### TEXTE EXTRAIT ###

L’ami américain

Les projets de Bernard Tschumi sont marqués de la culture de chaque pays

Par Gilles de Bure · Le Journal des Arts

Le 1 février 2012 - 711 mots

Quoique architecte, Bernard Tschumi fût, longtemps durant, considéré comme un enseignant, un analyste, un penseur de l’architecture. Quelqu’un qui publie mais ne construit pas. À 39 ans, en 1983, comme par jeu, il tente le concours du Parc de La Villette, opposant son projet aux 471 autres issus de 41 pays. Contre toute attente, cet homme seul, sans agence ni collaborateur, est déclaré lauréat du concours. Il lui faut, avant toute chose, monter une agence. Il en crée deux, l’une à Paris, l’autre à New York où il réside, et depuis ne cesse d’édifier dans le monde.

Gilles de Bure : Vous êtes né à Lausanne, avez très tôt enseigné à l’Architectural Association de Londres, été nommé très jeune dean (doyen) de la faculté d’architecture de la Colombia university, et résidez à New York. Quelle est votre nationalité, une question que beaucoup se posent ?
Bernard Tschumi : Français, avant toute chose ! Franco-Suisse pour être précis. Je suis binational. Mais en réalité, j’ai passé plus de temps en France, en Angleterre et aux États-Unis qu’en Suisse… Mais culturellement je suis Français. C’est pour moi une évidence.

G. de B. : Vous créez votre agence à Paris en 1983 à l’occasion de votre victoire au Parc de La Villette. Puis, cinq ans plus tard, en 1988, une autre à New York. Lorsque l’on fait appel à vous, c’est à l’architecte parisien ou à l’architecte new yorkais que l’on s’adresse ?

### ENTRÉES AFFICHÉES ###

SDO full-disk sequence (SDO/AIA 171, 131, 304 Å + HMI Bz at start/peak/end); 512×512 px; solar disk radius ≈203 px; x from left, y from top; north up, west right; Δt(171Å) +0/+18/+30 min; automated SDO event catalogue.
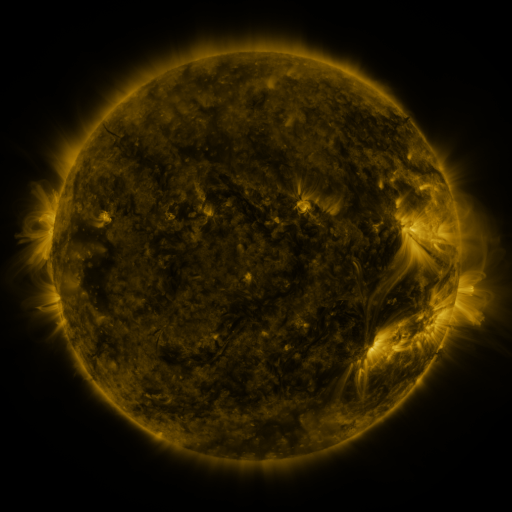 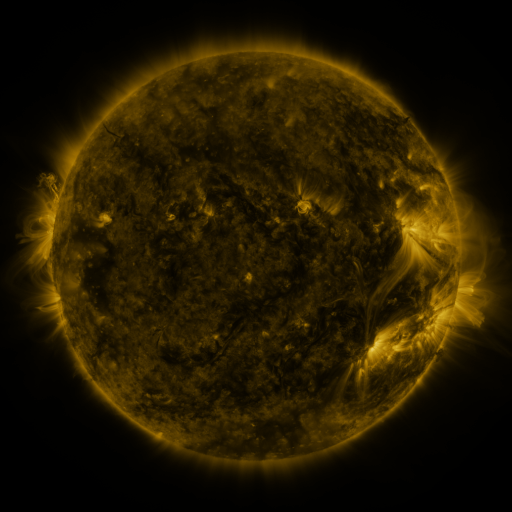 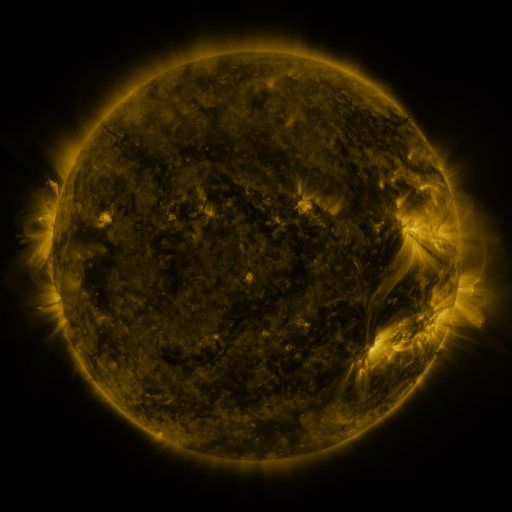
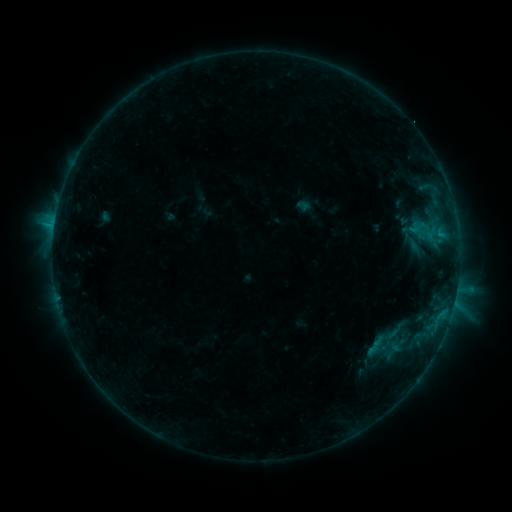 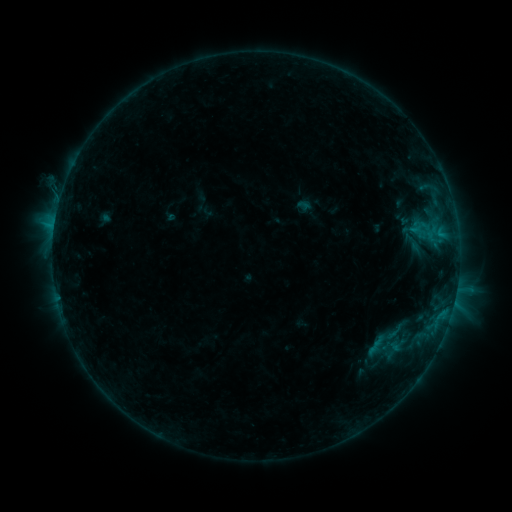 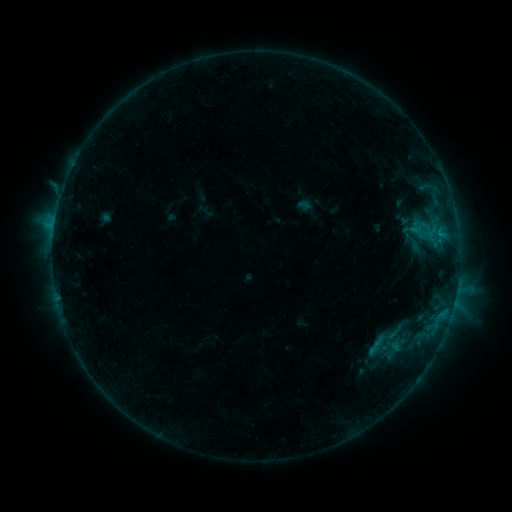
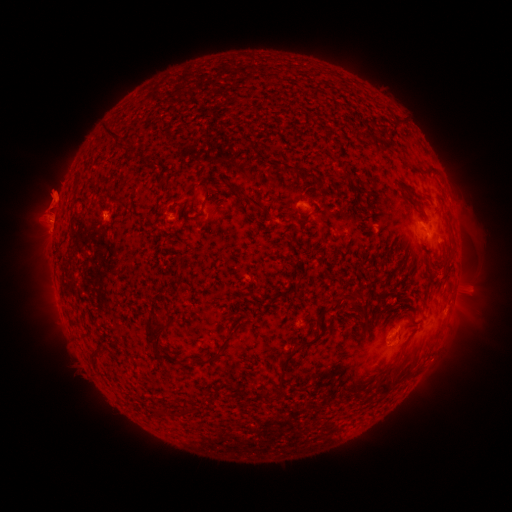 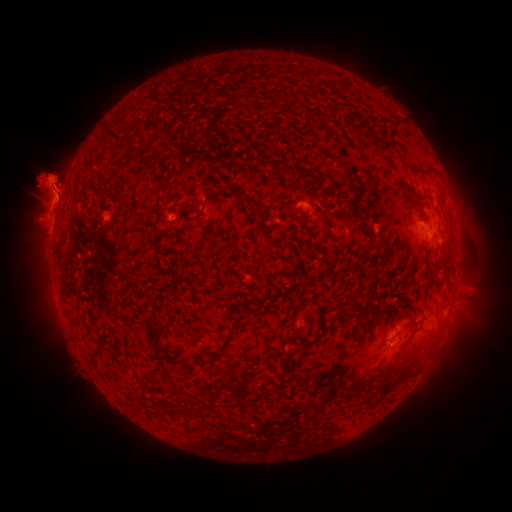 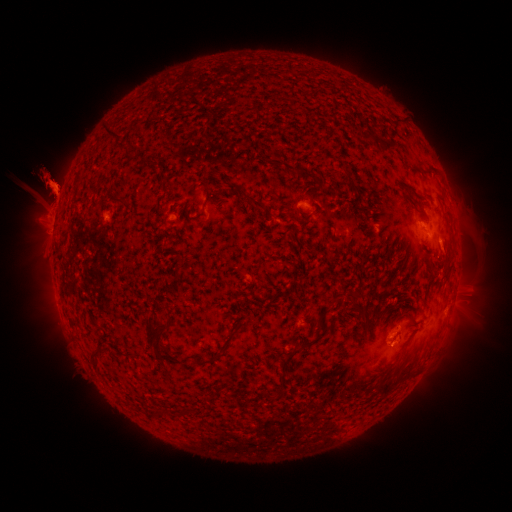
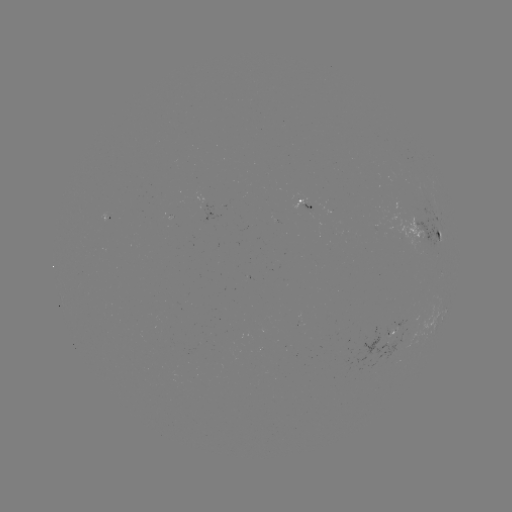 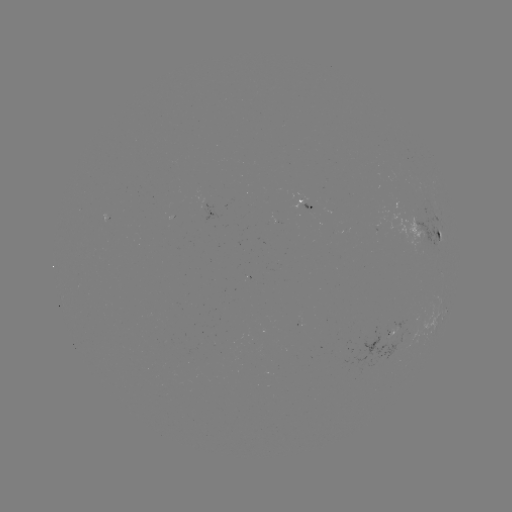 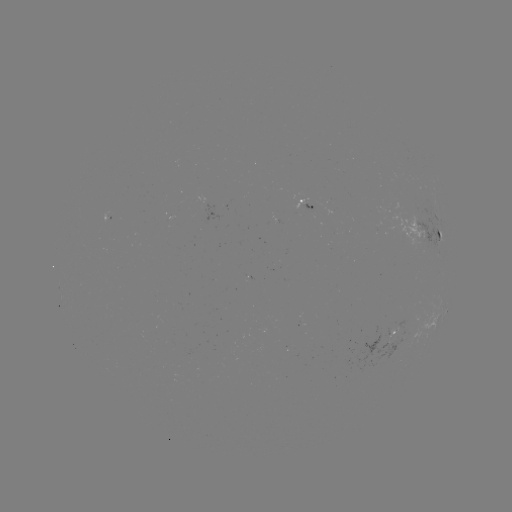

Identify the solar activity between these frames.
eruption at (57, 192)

###
### ENTRÉES AFFICHÉES ###

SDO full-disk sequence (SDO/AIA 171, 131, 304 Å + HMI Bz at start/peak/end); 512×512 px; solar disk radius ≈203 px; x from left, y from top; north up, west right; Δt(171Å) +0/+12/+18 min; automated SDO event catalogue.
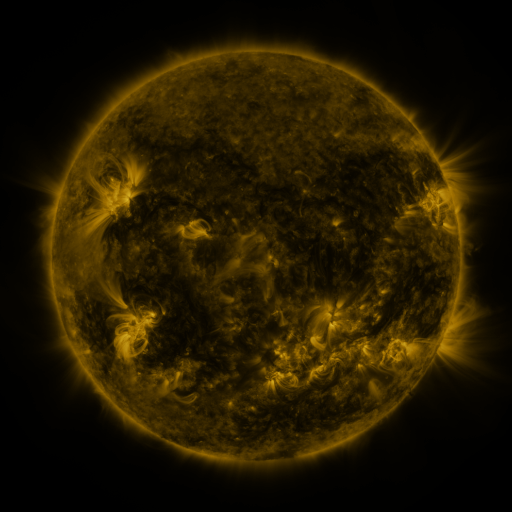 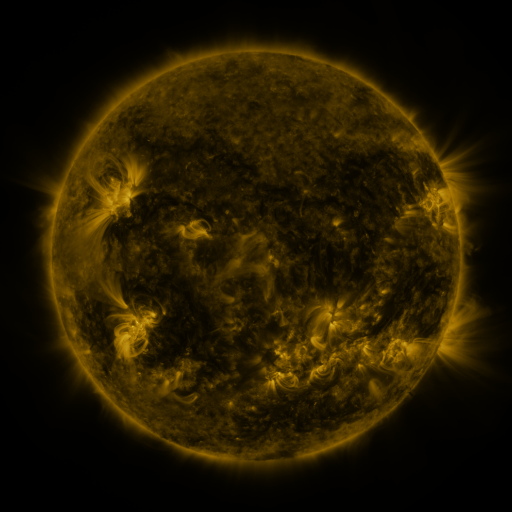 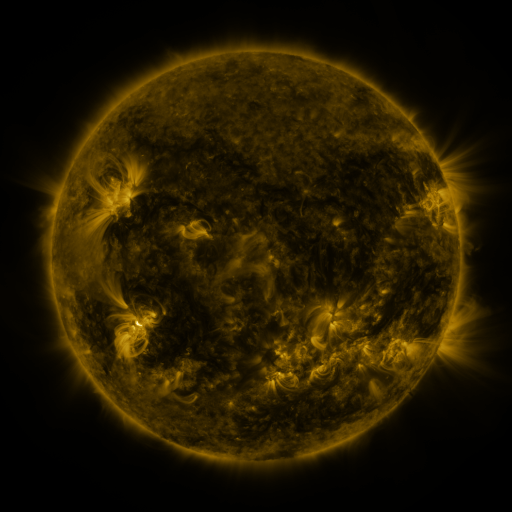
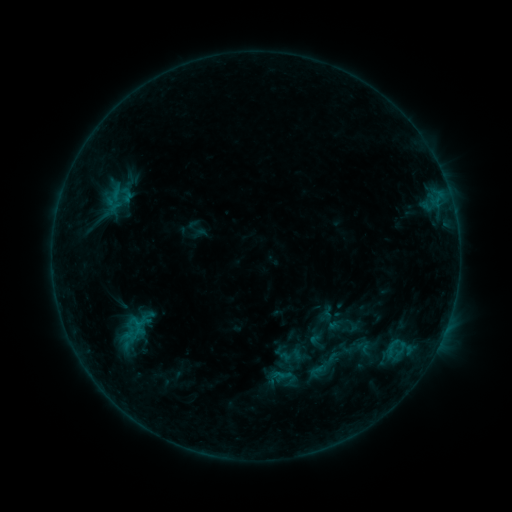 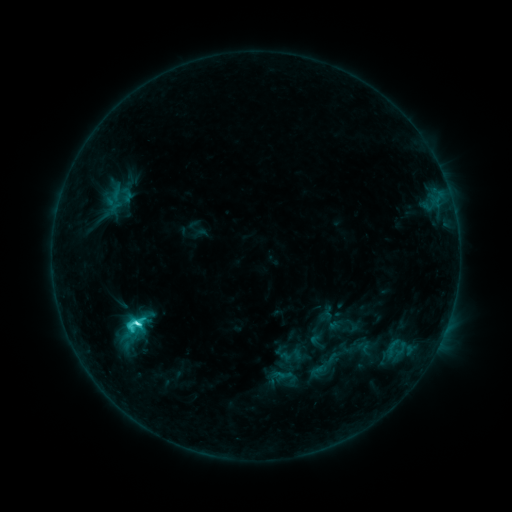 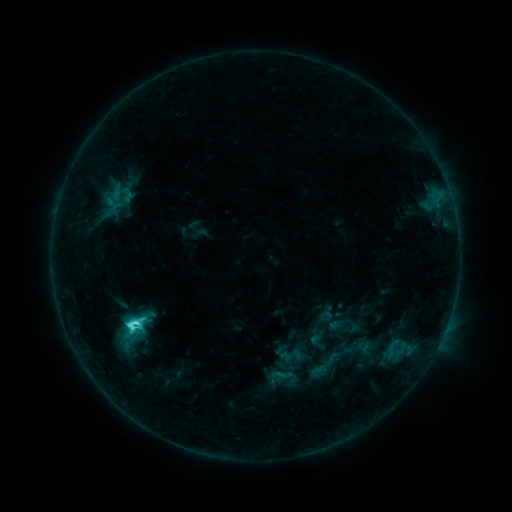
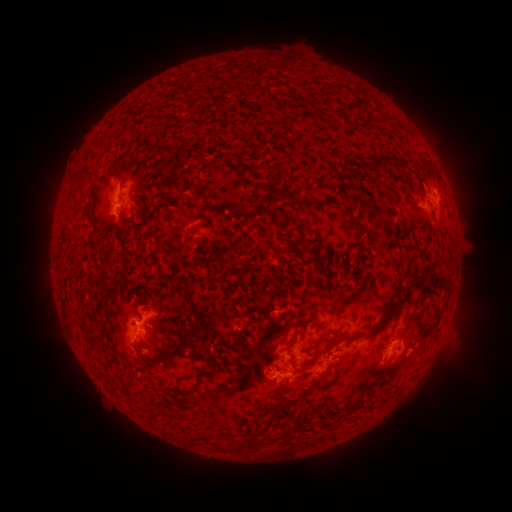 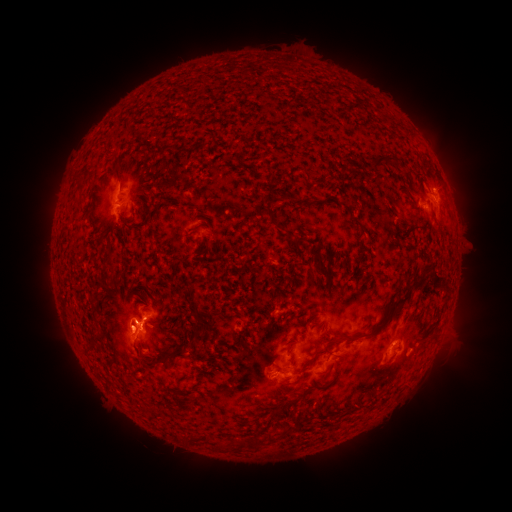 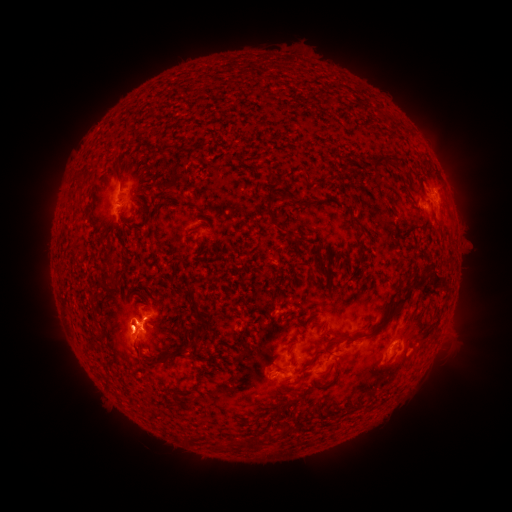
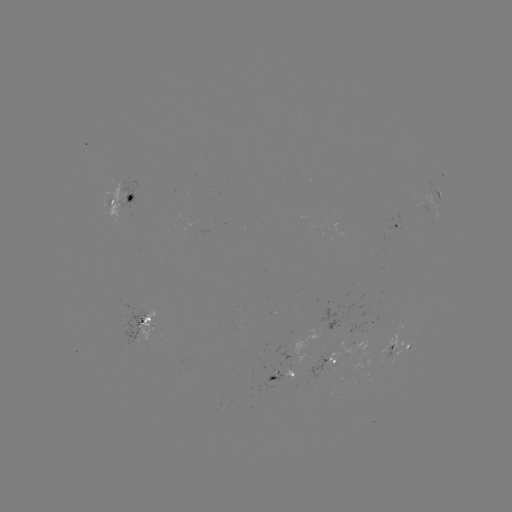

###

▶ _EXERCICE_: Expliquez, s'il vous plaît, pourquoi Bernard Tschumi doit « avant toute chose, monter une agence » selon l'article sur lui, en une à trois phrases.

▶ _CORRIGÉ_: Il a été déclaré lauréat du concours du Parc de La Villette alors qu'il était seul, sans agence ni collaborateur.